Associez cela à une raison loufoque mais plausible pour que la distribution et leur navire soient effacés de l’histoire enregistrée, et vous avez un spectacle qui est maintenant l’avant-garde de la franchise. Discovery s’est donné beaucoup de mal pour rompre les liens avec son passé compliqué pour raconter une toute nouvelle histoire. C’est la Simone Biles de la gymnastique narrative, et oui, elle colle surtout ses atterrissages.

Mais d’abord, il y a des backflips. Le commandant Michael Burnham (Sonequa Martin-Green), le protagoniste de la série, commence la saison comme la précédente s’est terminée: dans une combinaison de voyage dans le temps, plongeant dans un trou de ver, avec le Discovery et son équipage à sa suite.

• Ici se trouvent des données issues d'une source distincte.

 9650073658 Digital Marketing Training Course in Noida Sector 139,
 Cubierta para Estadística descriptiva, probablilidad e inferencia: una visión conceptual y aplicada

Dans la première de la saison, qui est actuellement diffusée sur CBS All Access, Burnham arrive dans un futur qu’aucun personnage de Trek n’a jamais vu. Grâce aux bizarreries du continuum espace-temps, elle ne sait pas où (ni quand) le reste de la découverte arrivera. Au cours des quatre premiers épisodes mis à la disposition des critiques, Burnham et le reste de l’équipage s’unissent et vivent une série d’aventures pour la plupart autonomes, parcourant une galaxie transformée. Les institutions qu’ils tenaient pour acquises se sont effondrées et des catastrophes qu’ils n’avaient jamais anticipées ont redessiné l’équilibre des pouvoirs entre les peuples et les mondes. Cela signifie que Discovery pose toujours des questions difficiles: comment gardez-vous vos valeurs lorsque vous êtes le seul à les détenir? Et puis: savez-vous quand ils ne suffisent plus?

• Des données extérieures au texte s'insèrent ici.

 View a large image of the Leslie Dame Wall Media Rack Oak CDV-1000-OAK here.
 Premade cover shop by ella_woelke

C’est le genre de choses loufoques Star Trek, et c’est passionnant de voir Discovery se lancer tout en faisant de très bonnes actions de science-fiction. (Les épisodes ultérieurs se mêlent à l’hommage occidental et aux dilemmes métaphysiques trippants.) C’est un bon recalibrage, bien que certains conflits soient résolus un peu trop proprement. Outre le récit, Discovery progresse également vers une meilleure représentation dans le monde réel – les nouveaux visages incluent Blu del Barrio et Ian Alexander, les premiers acteurs trans et non binaires de Star Trek – mais le succès de ces sauts en avant dépend en grande partie de la question de savoir si ou pas les épisodes ultérieurs emmènent les nouveaux personnages dans de nouvelles directions, au-delà des épisodes dans lesquels ils sont introduits.

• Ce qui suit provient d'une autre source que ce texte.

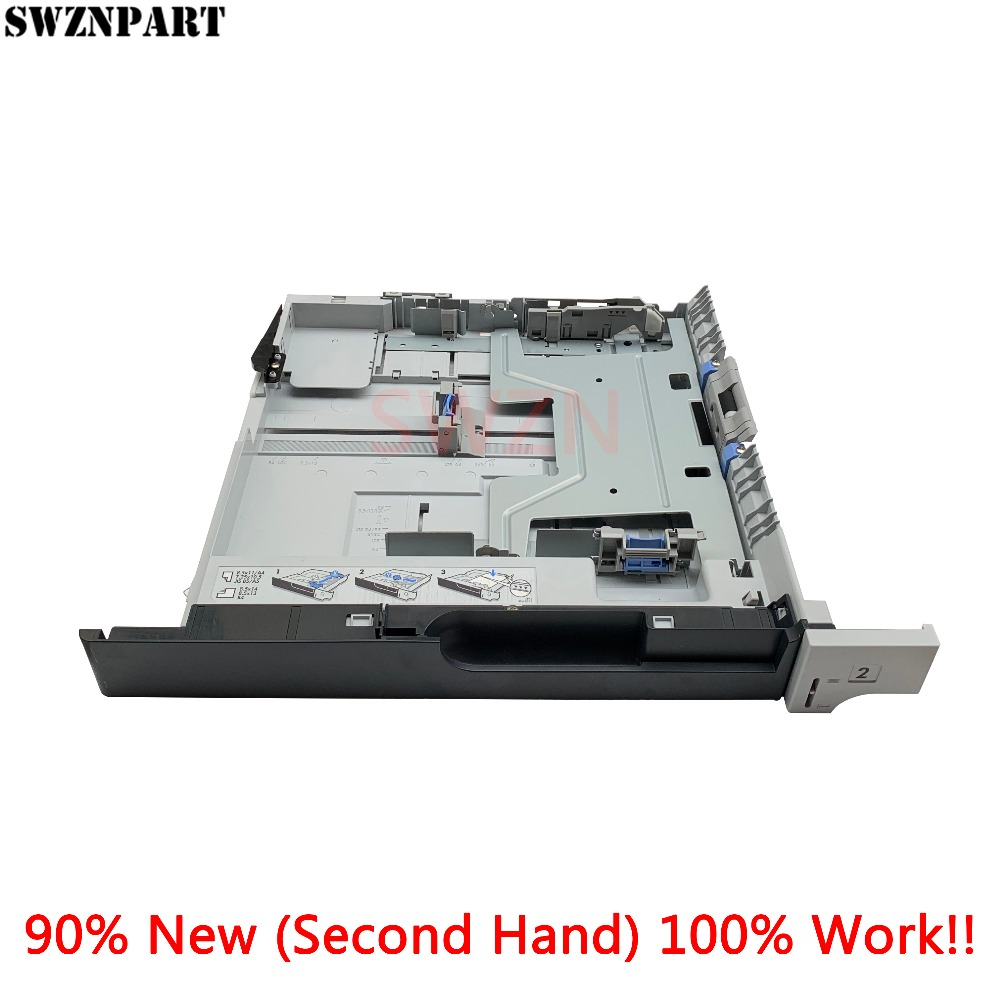 250-sheet paper cassette tray 2 assembly For HP LaserJet enterprise 700 printer m712n M712 M725 M725dn f z z+ xh dnm CF235-67911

Même ainsi, Discovery se sent bien. L’émission raconte des histoires sur des futurs insondables et sur la façon de les rencontrer, ce qui semble particulièrement vital à une époque où passer la journée avec dignité intacte semble impossible. Nous traversons tous une année particulièrement éprouvante, et sortir d’ici n’a jamais été aussi attrayant. Avec Discovery, vous pouvez fusionner dans une autre galaxie et dans le temps, et regarder un groupe diversifié d’amis et de collègues compétents essayer de saisir l’inconnu.